In 1998 a young South African arrives in Brooklyn, New York. He becomes a bartender at The Alibi, a dive full of blue-collar workers, drug dealers, music lovers and Guinness.
At The Alibi, locals play pool and watch Jeopardy! as triple-A-listers from Manhattan eye their neighbourhood’s tree-lined avenues and buy up its historical brownstones. Soon soya milk and organic vegetables take up shelf space where cheap cleaning products and anaemic limes used to be. The Alibi is also the place from where its regulars experience the attack on the World Trade Center in 2001, which leaves New York dripping with distrust while terror ripens on its sidewalks.
The Alibi Club, Jaco van Schalkwyk’s poignant debut novel, is a unique document about a city, a neighbourhood, and the lives of individuals, all changed irrevocably.
Nie 'n maklike lees nie.

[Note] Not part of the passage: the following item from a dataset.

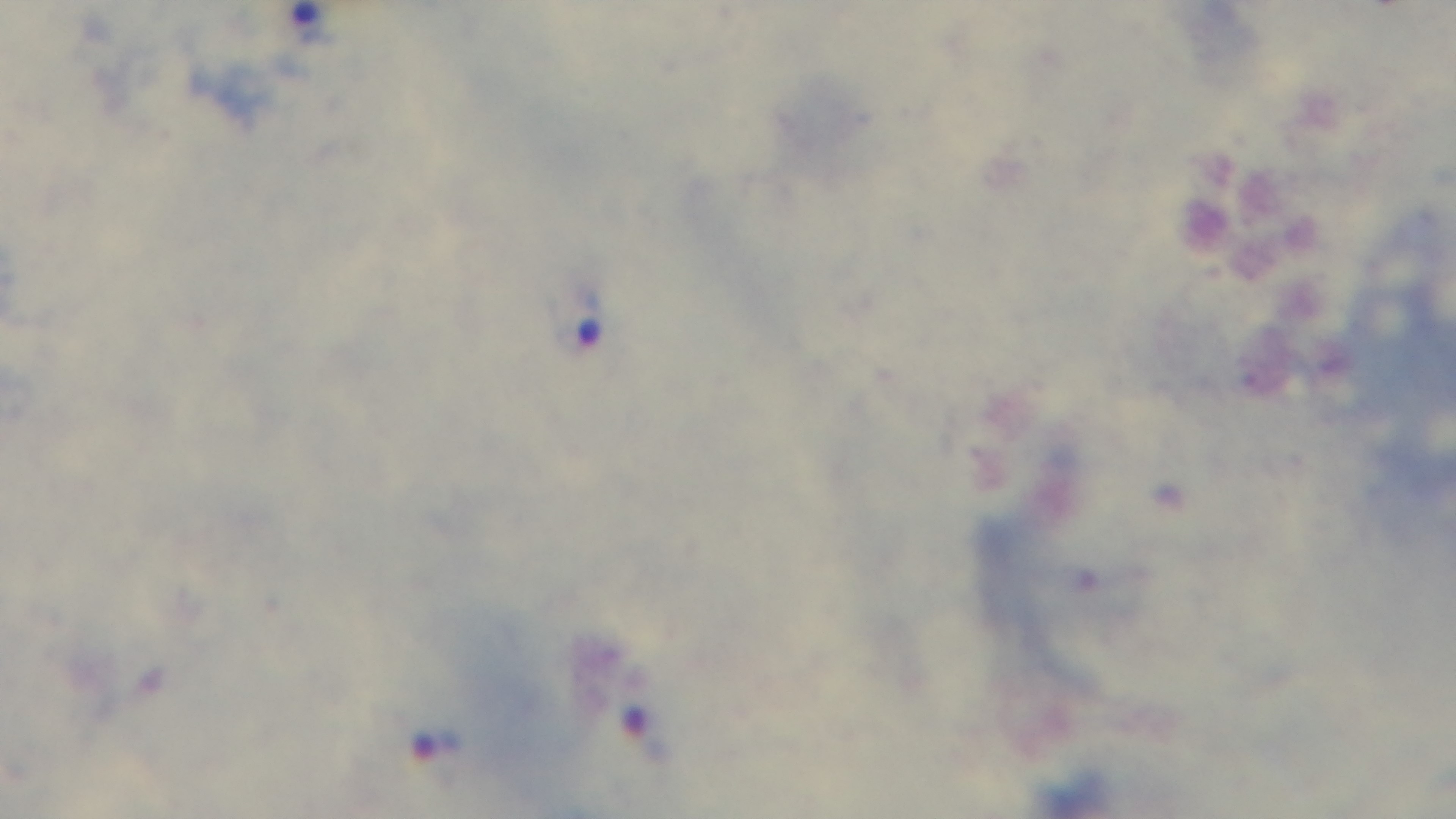
A thick smear.

Captured with a mounted 4K digital camera. 100x oil-immersion objective. One field from the slide. Malaria status: infected. Giemsa-stained. Photomicrograph.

Die outeur wou kennelik nie 'n spanningsvolle storie skryf nie; hierdie boek is eerder 'n versameling indrukke van sy tydperk in New York. Met sy aankoms kry hy werk as kroegman by die Alibi klub, 'n vergaderplek vir randfigure en kroegvlieë. Heel gou suip die verteller net soos die karakters om hom, verval hy tot een van die permanente "inwoners" van dié "dive bar-hool". Die skryfstyl is strak, die beeld wat geskep word droewig. Hou verby as jy 'n boek soek vir lekkerlees.
This book personifies the emigration experience, from first impressions and damning jobs to soul-sucking duties and emptiness, until our protagonist just wants to heal at home. Many South Africans, especially Afrikaner youth, feel or were told to feel the answers lie in finding home in another country. The protagonist was never home in New York, never comfortable, but tells an endearing, clearly sentimental story of his time there. A realist fiction. Beautiful in its awkwardness. Poetry at times.